Material provided:

== Segment start ==

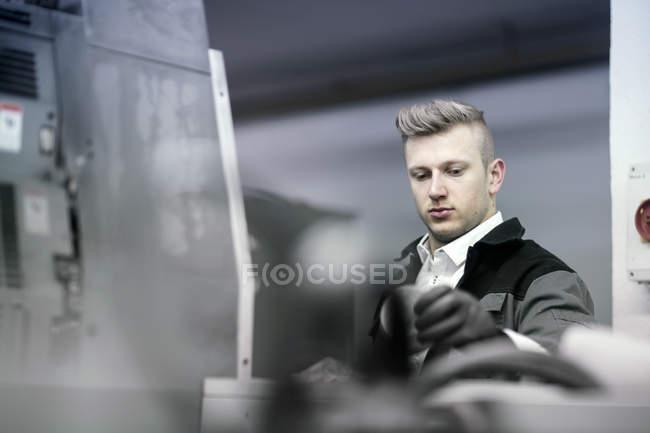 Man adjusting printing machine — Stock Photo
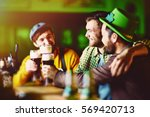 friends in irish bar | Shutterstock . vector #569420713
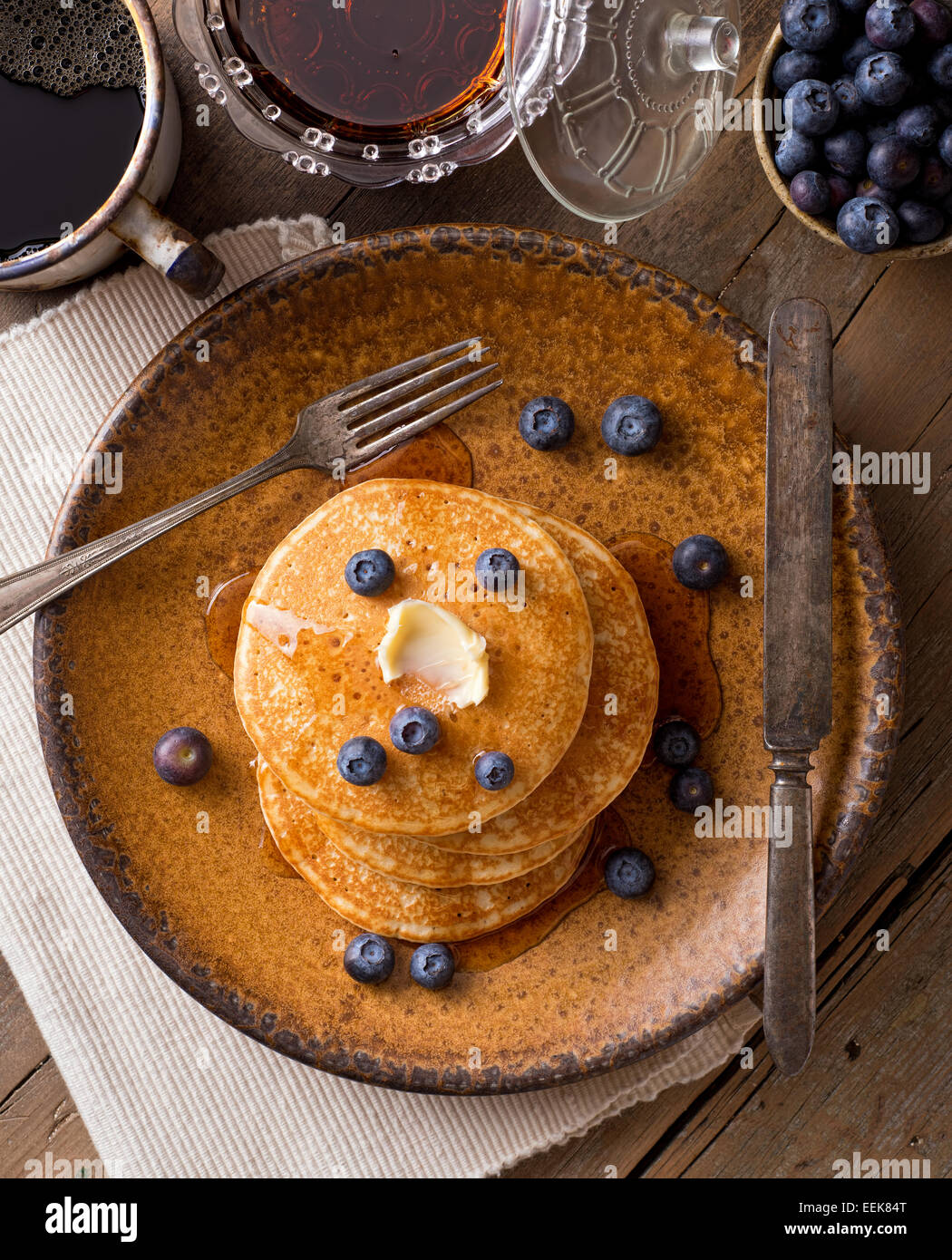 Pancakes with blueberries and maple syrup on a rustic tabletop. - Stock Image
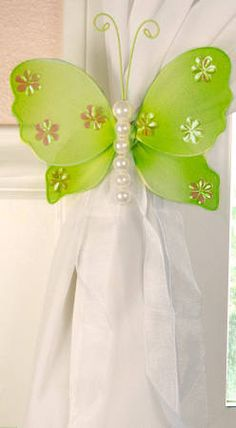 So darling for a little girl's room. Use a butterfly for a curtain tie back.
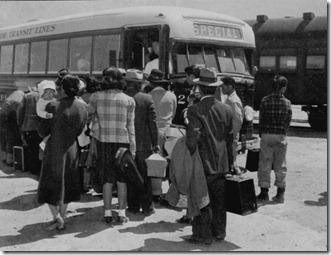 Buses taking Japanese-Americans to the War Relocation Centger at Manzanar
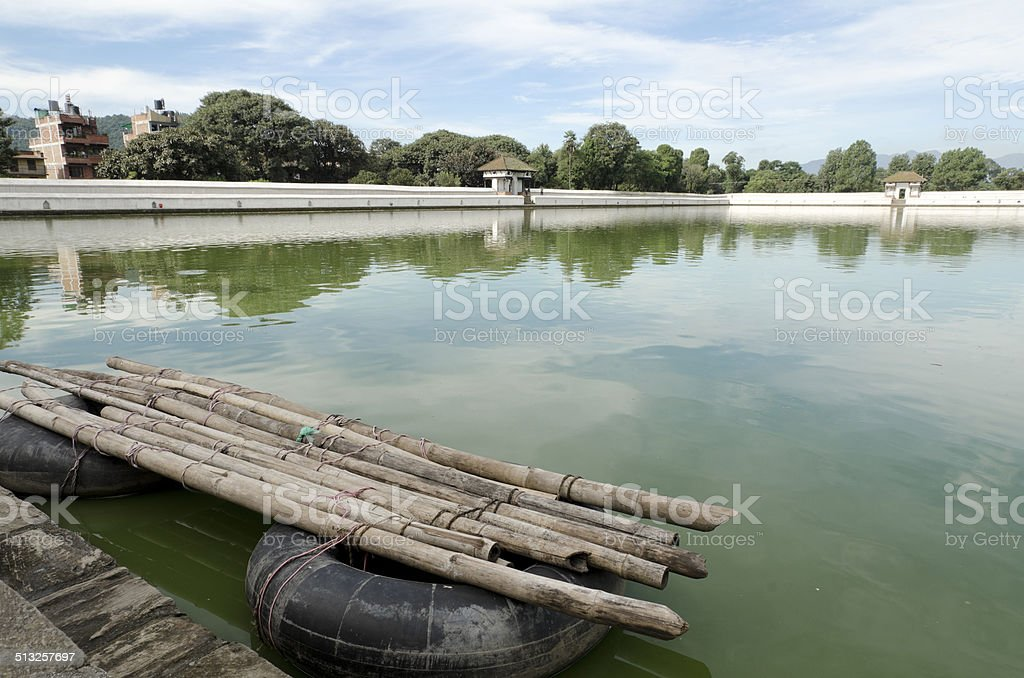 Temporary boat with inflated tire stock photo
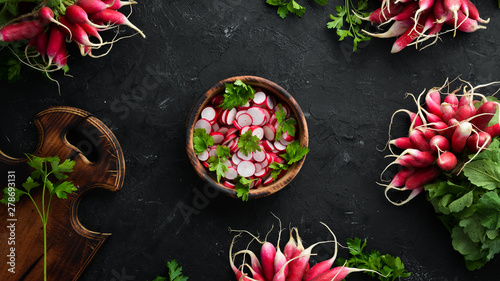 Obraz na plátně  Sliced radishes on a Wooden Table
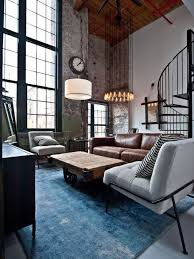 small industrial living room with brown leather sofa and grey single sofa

== Segment end ==
== Segment start ==

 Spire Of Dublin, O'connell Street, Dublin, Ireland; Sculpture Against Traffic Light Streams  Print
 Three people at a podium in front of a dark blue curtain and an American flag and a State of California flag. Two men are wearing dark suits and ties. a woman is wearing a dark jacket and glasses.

== Segment end ==
== Segment start ==

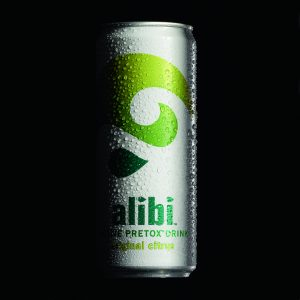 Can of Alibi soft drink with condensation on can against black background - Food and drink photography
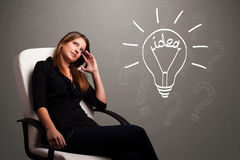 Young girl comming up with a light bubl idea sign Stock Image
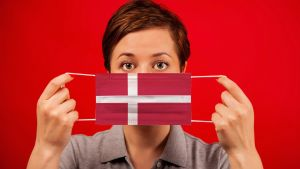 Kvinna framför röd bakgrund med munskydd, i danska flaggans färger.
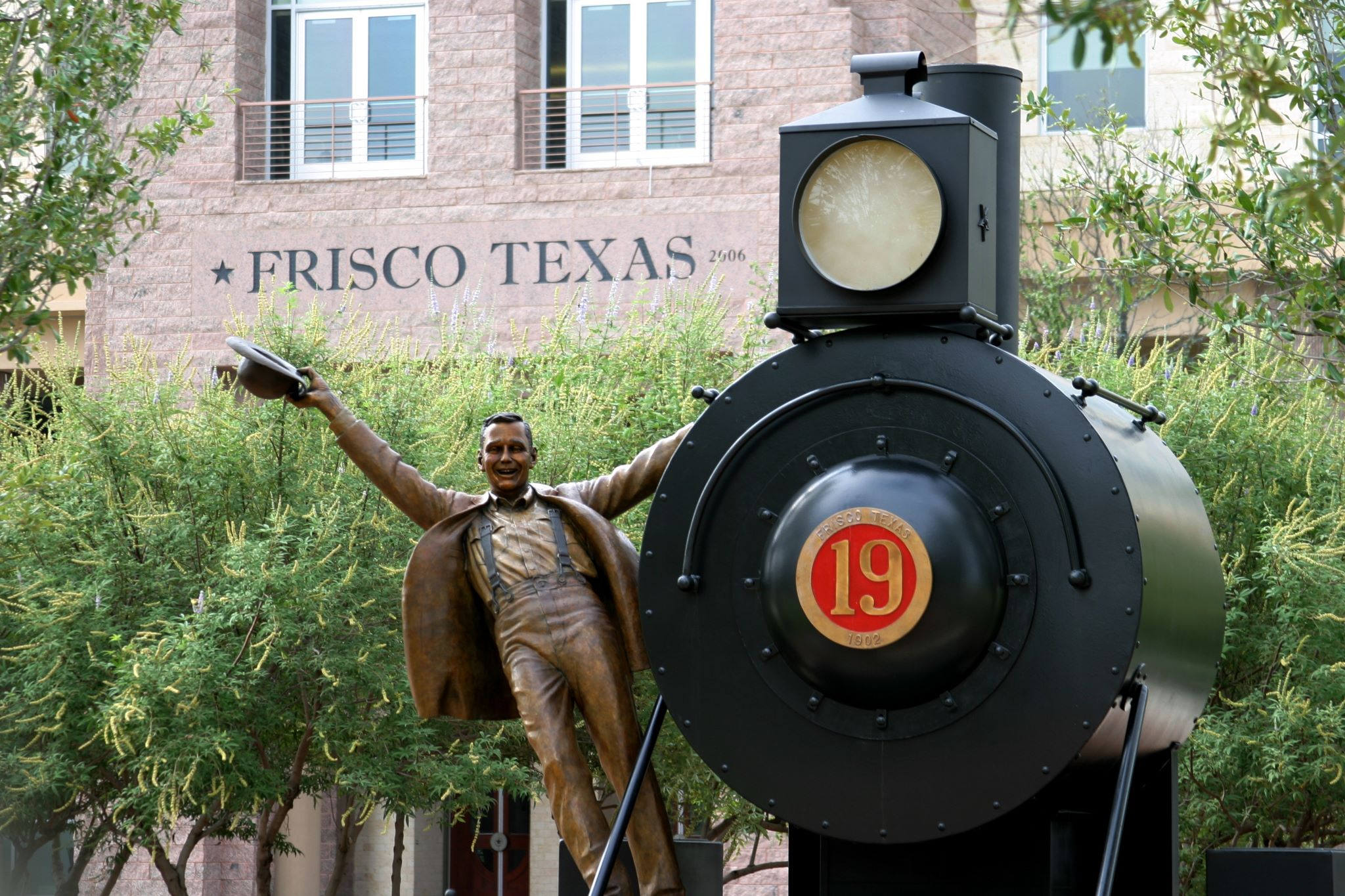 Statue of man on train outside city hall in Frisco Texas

== Segment end ==

Within the material above, only the stretch from the line holding "Buses taking Japanese-Americans" through the line holding "small industrial living" is to be restated exactly. Pictures are dropped.

 Buses taking Japanese-Americans to the War Relocation Centger at Manzanar
 Temporary boat with inflated tire stock photo
 Obraz na plátně  Sliced radishes on a Wooden Table
 small industrial living room with brown leather sofa and grey single sofa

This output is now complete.